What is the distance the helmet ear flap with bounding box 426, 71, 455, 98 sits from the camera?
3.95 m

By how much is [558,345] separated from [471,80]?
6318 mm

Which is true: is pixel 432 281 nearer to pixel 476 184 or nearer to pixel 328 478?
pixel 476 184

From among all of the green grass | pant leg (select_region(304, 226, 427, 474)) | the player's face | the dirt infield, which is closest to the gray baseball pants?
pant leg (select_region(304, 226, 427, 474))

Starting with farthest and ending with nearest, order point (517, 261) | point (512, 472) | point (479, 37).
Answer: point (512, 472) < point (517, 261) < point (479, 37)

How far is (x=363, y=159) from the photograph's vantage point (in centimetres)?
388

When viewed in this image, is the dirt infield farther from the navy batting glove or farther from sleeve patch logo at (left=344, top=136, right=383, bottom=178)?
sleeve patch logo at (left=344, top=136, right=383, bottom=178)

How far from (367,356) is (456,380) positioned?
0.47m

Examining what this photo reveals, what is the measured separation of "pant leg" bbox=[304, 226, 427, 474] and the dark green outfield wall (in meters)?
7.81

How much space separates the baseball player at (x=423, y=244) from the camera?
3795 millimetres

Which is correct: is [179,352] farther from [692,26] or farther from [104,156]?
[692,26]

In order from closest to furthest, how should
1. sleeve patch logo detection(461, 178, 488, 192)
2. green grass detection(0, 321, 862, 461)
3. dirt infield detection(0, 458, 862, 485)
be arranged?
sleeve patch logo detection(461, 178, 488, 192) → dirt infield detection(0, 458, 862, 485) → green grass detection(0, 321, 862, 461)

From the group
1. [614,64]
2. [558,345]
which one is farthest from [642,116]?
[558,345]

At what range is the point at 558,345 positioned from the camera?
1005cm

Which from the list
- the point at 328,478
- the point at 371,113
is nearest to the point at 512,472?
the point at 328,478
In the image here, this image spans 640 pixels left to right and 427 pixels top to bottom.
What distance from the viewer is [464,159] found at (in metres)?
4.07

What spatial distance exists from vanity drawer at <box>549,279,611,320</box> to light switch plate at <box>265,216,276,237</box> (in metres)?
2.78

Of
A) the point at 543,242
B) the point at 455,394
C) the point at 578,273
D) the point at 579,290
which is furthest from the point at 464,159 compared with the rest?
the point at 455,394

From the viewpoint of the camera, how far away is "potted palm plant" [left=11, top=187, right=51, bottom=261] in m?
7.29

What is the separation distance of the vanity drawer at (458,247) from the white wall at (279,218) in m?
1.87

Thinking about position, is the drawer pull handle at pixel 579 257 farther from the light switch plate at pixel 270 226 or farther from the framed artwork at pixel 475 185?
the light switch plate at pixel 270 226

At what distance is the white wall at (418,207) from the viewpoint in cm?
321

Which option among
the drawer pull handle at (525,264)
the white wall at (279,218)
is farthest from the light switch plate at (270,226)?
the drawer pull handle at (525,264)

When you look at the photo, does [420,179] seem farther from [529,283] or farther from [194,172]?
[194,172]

.....

▶ [Given exercise] Count the lines in the listing above that contain the word "among". Reply with the number alone.

▶ [Solution for this task] 2